Давно известно, что есть микроорганизмы-нефтедеструкторы. Мы работали с ними. Выделили коллекцию аборигенных штаммов вирусов, разрушающих нефть. В чем важность аборигенных? Мы ездили в Ханты-Мансийский и Ямало-Ненецкий АО, собрали микроорганизмы и выделили микроорганизмы-нефтедеструкторы. То есть я не купил их в США, так как они могут вести себя здесь непредсказуемо. Взял родных. Выделил микроорганизмы, увеличил в количестве и распылил на нефтяных загрязнениях, к примеру, в Ханты-Мансийске. То есть я поднял урожайность нефтедеструкторов. За короткое лето они не успевали вырабатываться в достаточных количествах в природе. А я поднял урожайность, распылил, и они нефть съели. В чем важность именно аборигенных микроорганизмов, а не привозных? Как я уже сказал, можно получить не тот эффект, который нужен.
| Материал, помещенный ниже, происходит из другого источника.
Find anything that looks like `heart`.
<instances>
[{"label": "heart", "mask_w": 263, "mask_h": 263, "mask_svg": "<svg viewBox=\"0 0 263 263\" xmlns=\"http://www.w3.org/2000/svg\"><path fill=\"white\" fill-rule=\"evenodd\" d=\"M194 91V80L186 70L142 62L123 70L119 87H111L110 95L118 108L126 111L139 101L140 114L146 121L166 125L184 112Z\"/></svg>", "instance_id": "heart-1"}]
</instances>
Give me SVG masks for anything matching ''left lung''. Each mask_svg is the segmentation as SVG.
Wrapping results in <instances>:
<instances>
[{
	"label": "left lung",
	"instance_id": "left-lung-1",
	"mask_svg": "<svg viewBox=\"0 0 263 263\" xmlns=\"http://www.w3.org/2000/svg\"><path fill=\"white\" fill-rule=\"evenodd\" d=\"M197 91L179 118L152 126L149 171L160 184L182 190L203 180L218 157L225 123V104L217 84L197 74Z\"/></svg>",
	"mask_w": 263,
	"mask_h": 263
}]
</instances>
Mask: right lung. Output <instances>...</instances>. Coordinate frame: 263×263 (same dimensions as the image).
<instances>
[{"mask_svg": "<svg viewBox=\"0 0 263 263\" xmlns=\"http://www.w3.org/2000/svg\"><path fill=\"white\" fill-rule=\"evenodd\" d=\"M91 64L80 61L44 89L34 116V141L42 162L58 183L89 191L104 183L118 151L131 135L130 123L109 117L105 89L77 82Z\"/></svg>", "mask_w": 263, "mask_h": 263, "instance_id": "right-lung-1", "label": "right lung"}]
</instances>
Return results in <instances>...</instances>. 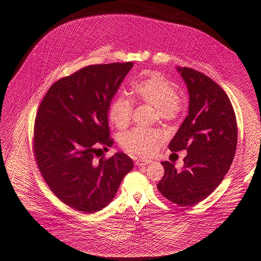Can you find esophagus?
<instances>
[{
	"mask_svg": "<svg viewBox=\"0 0 261 261\" xmlns=\"http://www.w3.org/2000/svg\"><path fill=\"white\" fill-rule=\"evenodd\" d=\"M148 163H151V160H148V159H136L135 160V165H137V166H144Z\"/></svg>",
	"mask_w": 261,
	"mask_h": 261,
	"instance_id": "34e87169",
	"label": "esophagus"
}]
</instances>
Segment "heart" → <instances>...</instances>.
Returning a JSON list of instances; mask_svg holds the SVG:
<instances>
[{"label":"heart","instance_id":"b5f03b06","mask_svg":"<svg viewBox=\"0 0 261 261\" xmlns=\"http://www.w3.org/2000/svg\"><path fill=\"white\" fill-rule=\"evenodd\" d=\"M134 102L155 108V119L171 122L178 118L182 109V100L176 94L175 87L159 73L150 71L136 82L131 89ZM133 101L123 95L116 96L108 109L110 122L119 129L127 128L133 118ZM163 133L155 128H135L121 137V146L134 156L152 155L160 142Z\"/></svg>","mask_w":261,"mask_h":261}]
</instances>
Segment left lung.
Segmentation results:
<instances>
[{
	"instance_id": "left-lung-1",
	"label": "left lung",
	"mask_w": 261,
	"mask_h": 261,
	"mask_svg": "<svg viewBox=\"0 0 261 261\" xmlns=\"http://www.w3.org/2000/svg\"><path fill=\"white\" fill-rule=\"evenodd\" d=\"M187 84L189 114L169 142L171 152L187 150L184 168L163 161L157 188L180 206L195 205L218 187L229 170L238 143V124L231 102L217 83L192 68H177Z\"/></svg>"
}]
</instances>
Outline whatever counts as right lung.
Returning a JSON list of instances; mask_svg holds the SVG:
<instances>
[{"mask_svg": "<svg viewBox=\"0 0 261 261\" xmlns=\"http://www.w3.org/2000/svg\"><path fill=\"white\" fill-rule=\"evenodd\" d=\"M132 62L90 65L57 81L42 99L33 151L42 177L70 207L96 213L116 196L133 168L125 153L100 157L114 144L107 113Z\"/></svg>", "mask_w": 261, "mask_h": 261, "instance_id": "right-lung-1", "label": "right lung"}]
</instances>
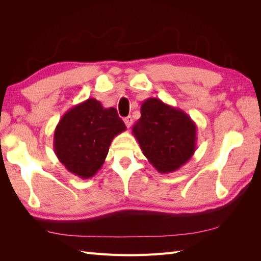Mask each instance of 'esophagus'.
<instances>
[{
	"instance_id": "34e87169",
	"label": "esophagus",
	"mask_w": 261,
	"mask_h": 261,
	"mask_svg": "<svg viewBox=\"0 0 261 261\" xmlns=\"http://www.w3.org/2000/svg\"><path fill=\"white\" fill-rule=\"evenodd\" d=\"M124 122H125L126 126H127V127L129 128L130 126H132V124H133V117H132L130 115H128L127 117H125V118H124Z\"/></svg>"
}]
</instances>
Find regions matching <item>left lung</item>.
<instances>
[{
    "label": "left lung",
    "mask_w": 261,
    "mask_h": 261,
    "mask_svg": "<svg viewBox=\"0 0 261 261\" xmlns=\"http://www.w3.org/2000/svg\"><path fill=\"white\" fill-rule=\"evenodd\" d=\"M140 113L133 134L148 161L160 173L178 170L195 153V122L183 110L156 98L146 99Z\"/></svg>",
    "instance_id": "obj_1"
}]
</instances>
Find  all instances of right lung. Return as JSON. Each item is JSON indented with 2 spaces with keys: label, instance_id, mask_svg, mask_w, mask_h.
<instances>
[{
  "label": "right lung",
  "instance_id": "add662e5",
  "mask_svg": "<svg viewBox=\"0 0 261 261\" xmlns=\"http://www.w3.org/2000/svg\"><path fill=\"white\" fill-rule=\"evenodd\" d=\"M125 129L115 108L89 98L62 116L54 130V152L68 172L90 178L105 163L113 138Z\"/></svg>",
  "mask_w": 261,
  "mask_h": 261
}]
</instances>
Как пример, в Советском Союзе была завезена американская норка. Надеялись, что она всех спасет. Нет! Первое, что сделала — полностью вытеснила европейскую норку, которая всегда была в Евразии, так как новая оказалась более плодовита и агрессивна. Так и с микроорганизмами. Если мы завезем американских нефтеразрушителей, то они могут сказать: «Да я не буду есть вашу нефть, а сожру у вас весь торф, потому что он мне больше нравится». Даже в худшем варианте, если родной вдруг откажется есть нефть, то он не навредит.
В настоящее время у нас есть коллекция микроорганизмов для тех районов, где мы работали: Ямало-Ненецкий автономный округ, Ханты-Мансийский автономный округ, «Ванкорнефть» Красноярского края и др. Такую работу нужно сделать и в Норильске. Это север Сибири, могут быть и свои микроорганизмы.
— Вы предложение делали по поводу этого?
— Кому?
— Хороший вопрос.
— Я выйду на площадь и скажу: «Товарищи…»
— Нет, серьезно. Кому?
— Мне звонил начальник МЧС Новосибирской области, когда формировали отряд в Норильск. Я ему рассказал про технологию. Он сказал: «Хорошо, мы примем к сведению». Но это был телефонный разговор. Еще мы писали в Сибирское отделение (РАН) на имя председателя СО РАН академика Пармона В. Н. Он проинформирован.
Мы писали в Норильск, уже не от имени института, а от ООО «Биоойл», которой руководит мой друг. Те ответили: «Спасибо, поняли». Однако в Норильске другие, возможно, очень серьезные проблемы. Надо очистить большую территорию от большого загрязнения, надо освоить на это несколько миллиардов рублей. А тут какие-то ребята с примерно пятью-десятью миллионами.